## DATA PROVIDED
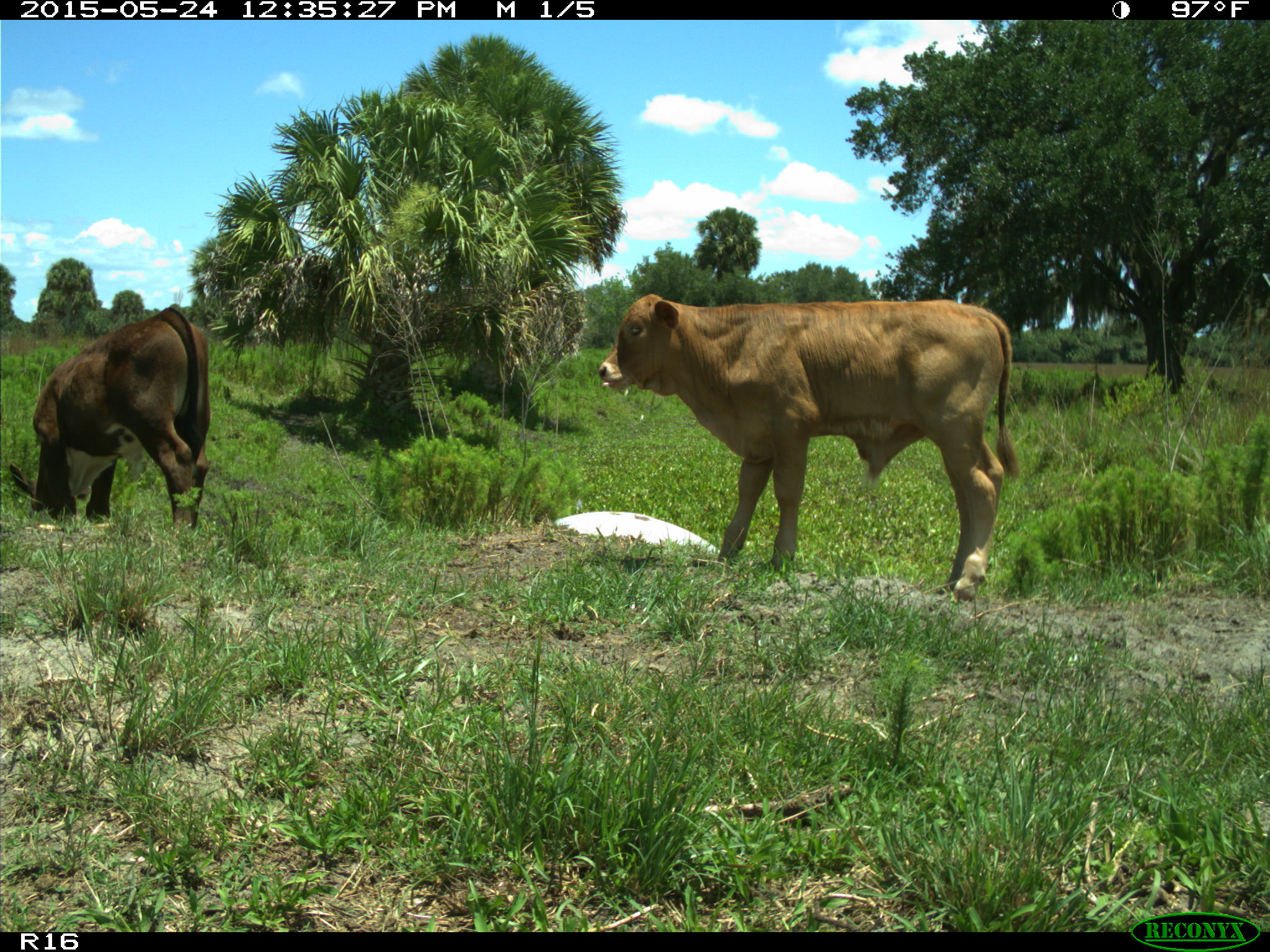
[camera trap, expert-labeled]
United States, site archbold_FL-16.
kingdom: Animalia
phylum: Chordata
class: Mammalia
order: Artiodactyla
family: Bovidae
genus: Bos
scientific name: Bos taurus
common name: domestic cow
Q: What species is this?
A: Bos taurus (domestic cow).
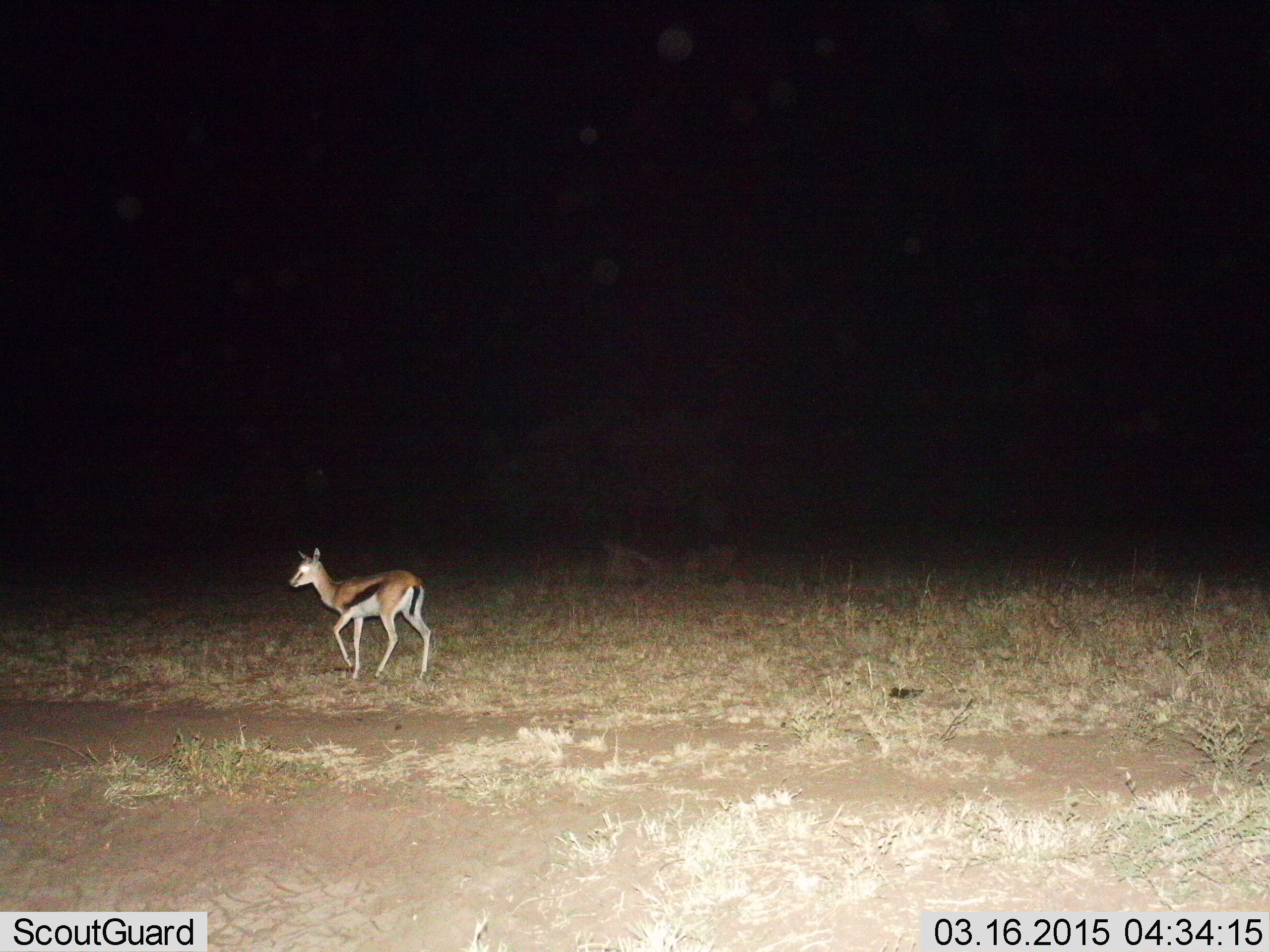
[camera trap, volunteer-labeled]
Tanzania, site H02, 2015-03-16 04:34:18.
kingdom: Animalia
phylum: Chordata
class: Mammalia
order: Artiodactyla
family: Bovidae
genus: Eudorcas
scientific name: Eudorcas thomsonii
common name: thomson's gazelle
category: gazellethomsons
Gazellethomsons (thomson's gazelle) (Eudorcas thomsonii), count 1. Behavior (volunteer vote fractions): standing 20%, resting 0%, moving 90%, interacting 10%. Young present (vote fraction): 0%. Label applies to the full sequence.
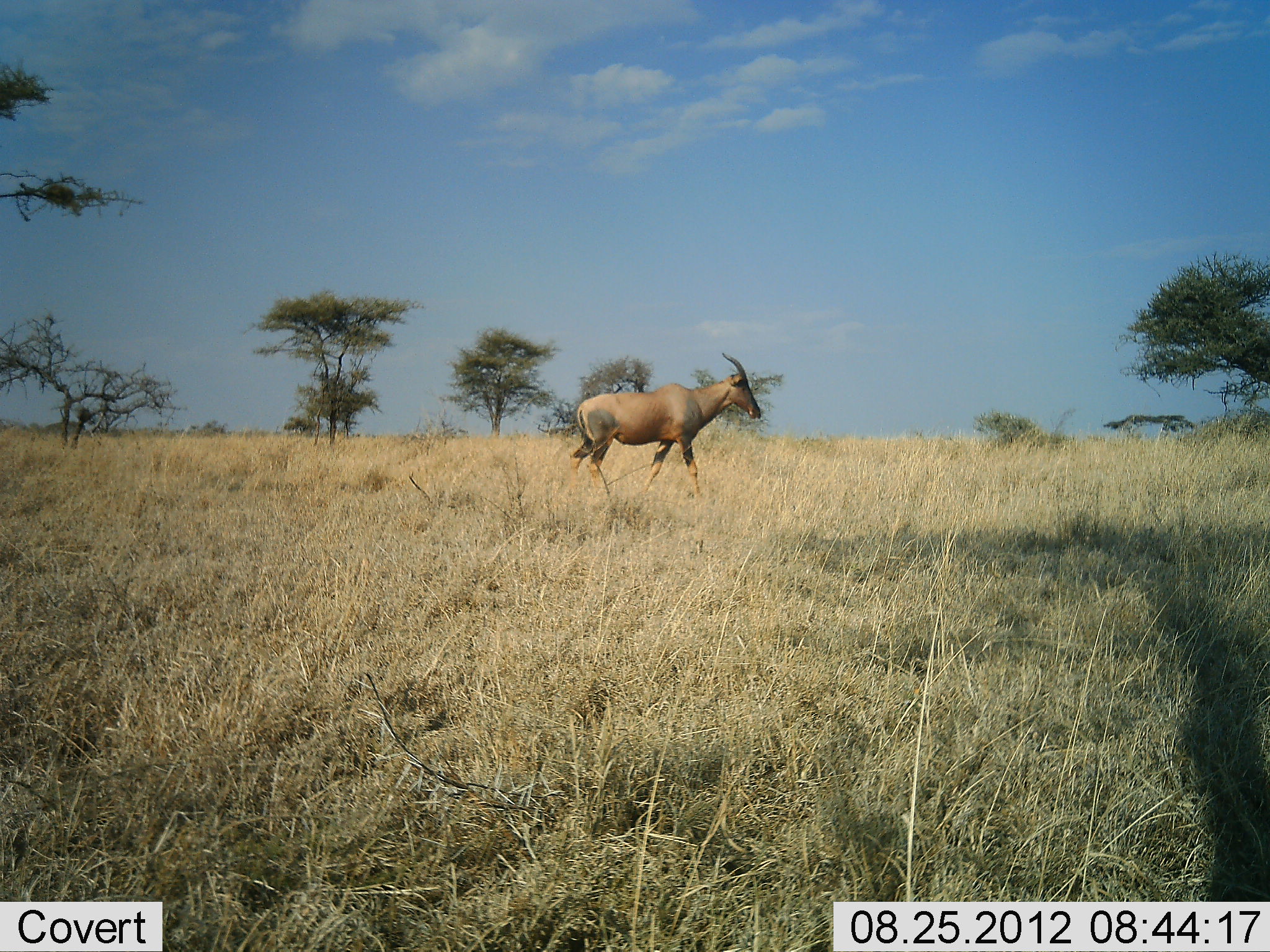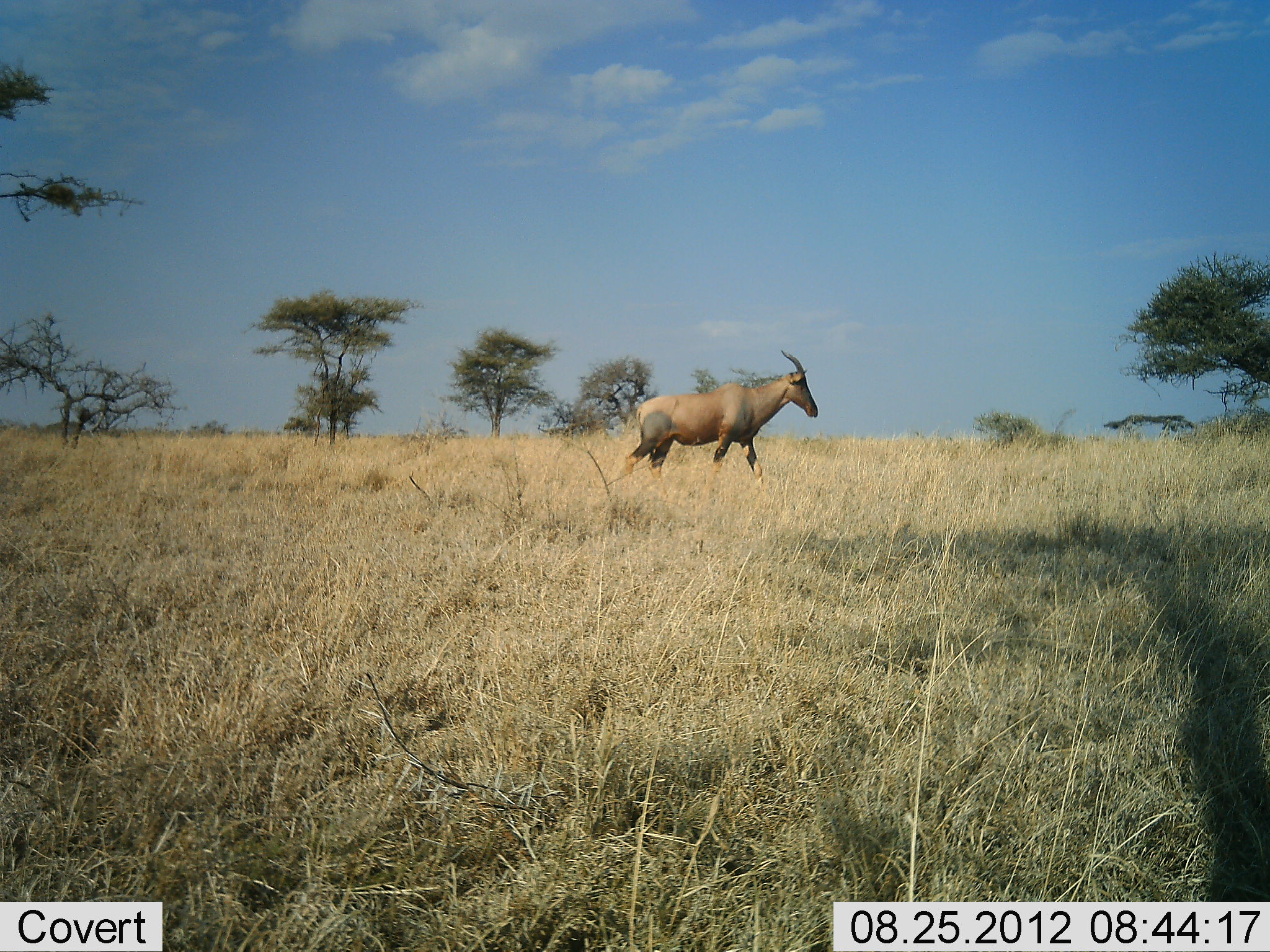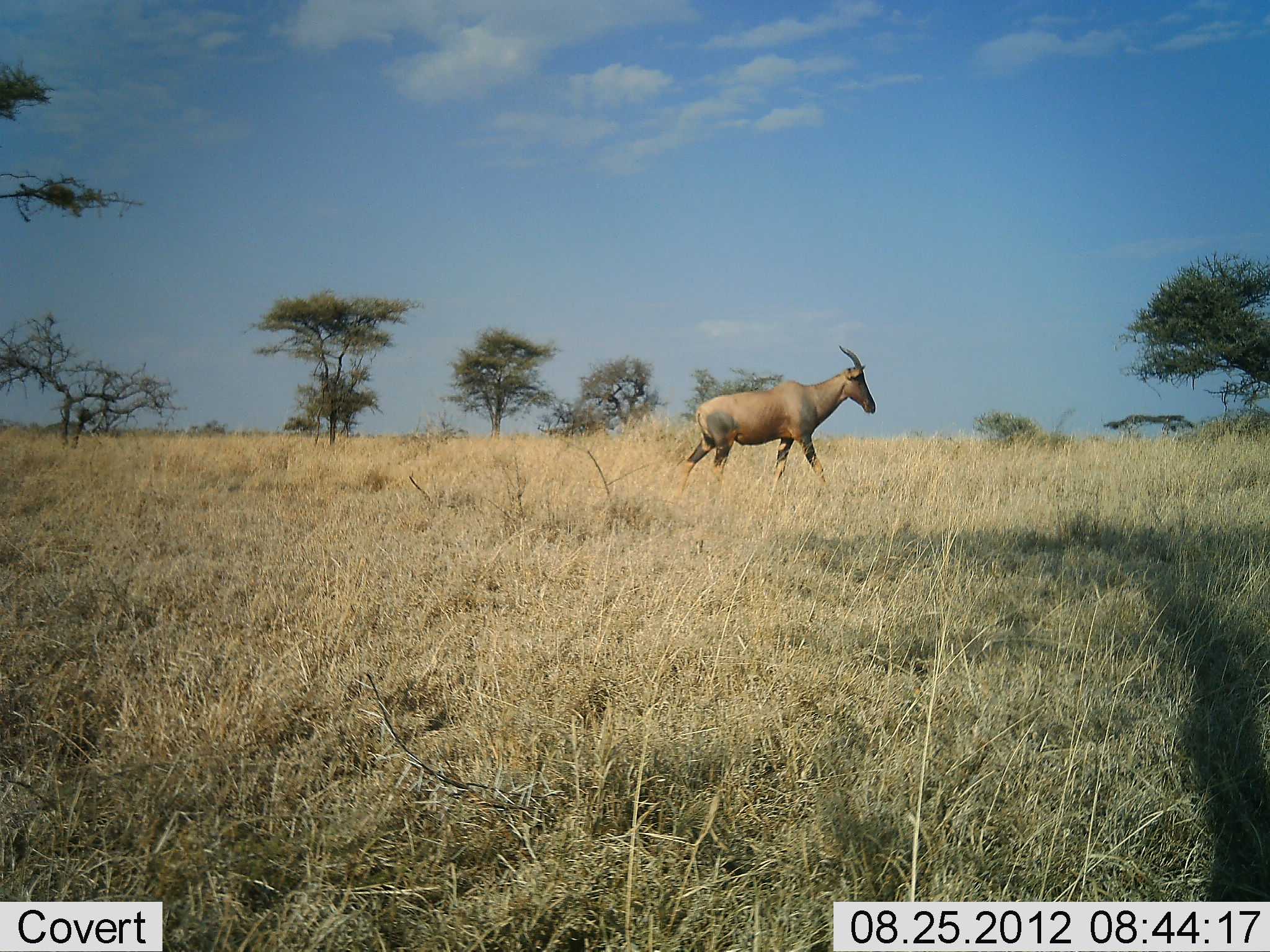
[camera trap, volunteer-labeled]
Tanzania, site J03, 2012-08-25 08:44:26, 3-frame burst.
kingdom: Animalia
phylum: Chordata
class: Mammalia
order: Artiodactyla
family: Bovidae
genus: Damaliscus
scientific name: Damaliscus lunatus jimela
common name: topi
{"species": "topi (Damaliscus lunatus jimela)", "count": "1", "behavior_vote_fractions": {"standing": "20%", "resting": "0%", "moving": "100%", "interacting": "0%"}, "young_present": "0%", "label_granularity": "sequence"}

## EXERCISE DESCRIPTION
Hand back all the entries exactly, leaving out the pictures.

## RESPONSE TO THIS EXERCISE
[camera trap, expert-labeled]
United States, site archbold_FL-16.
kingdom: Animalia
phylum: Chordata
class: Mammalia
order: Artiodactyla
family: Bovidae
genus: Bos
scientific name: Bos taurus
common name: domestic cow
Q: What species is this?
A: Bos taurus (domestic cow).
[camera trap, volunteer-labeled]
Tanzania, site H02, 2015-03-16 04:34:18.
kingdom: Animalia
phylum: Chordata
class: Mammalia
order: Artiodactyla
family: Bovidae
genus: Eudorcas
scientific name: Eudorcas thomsonii
common name: thomson's gazelle
category: gazellethomsons
Gazellethomsons (thomson's gazelle) (Eudorcas thomsonii), count 1. Behavior (volunteer vote fractions): standing 20%, resting 0%, moving 90%, interacting 10%. Young present (vote fraction): 0%. Label applies to the full sequence.
[camera trap, volunteer-labeled]
Tanzania, site J03, 2012-08-25 08:44:26, 3-frame burst.
kingdom: Animalia
phylum: Chordata
class: Mammalia
order: Artiodactyla
family: Bovidae
genus: Damaliscus
scientific name: Damaliscus lunatus jimela
common name: topi
{"species": "topi (Damaliscus lunatus jimela)", "count": "1", "behavior_vote_fractions": {"standing": "20%", "resting": "0%", "moving": "100%", "interacting": "0%"}, "young_present": "0%", "label_granularity": "sequence"}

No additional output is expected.